Studies [2] & [5], using the old terms "androgen-refractory" & "androgen-Independent", report that ashwagandha preferentially acts on CRPC cells. No explanation why this might be so, except perhaps that normal funtioning androgen receptors might resist the herb. Further, [2] reports synergy with Casodex, so it might work well with Xtandi.

{As with almost all natural products, there have been no PCa clinical trials.}








3 Replies

  • Hi Patrick--Are these all lab dish studies? Are you impressed enough you'd want to take a supplement? Thanks, Neal

  • Neal,

    I always assume that herbs used in traditional Ayurvedic medicine have bioavailability & value. These are cell studies & not a lot of them, but I'd try it if I were CRPC.

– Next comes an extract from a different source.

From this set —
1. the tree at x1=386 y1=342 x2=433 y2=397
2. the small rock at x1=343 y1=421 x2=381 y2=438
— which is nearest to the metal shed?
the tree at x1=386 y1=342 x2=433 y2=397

  • Thanks for this post Partrick. I've run into sleep issues post many, many treatments and has found it helps there. And I'm more calm. I take the ones from Gaia Herbs -1 AM, 2 PM. Started this fall. I'm also on Xtandi, so let's see what happens. Thanks again for all your input here and the natural group. I look forward to see what rabbit you pull out of your hat with each post.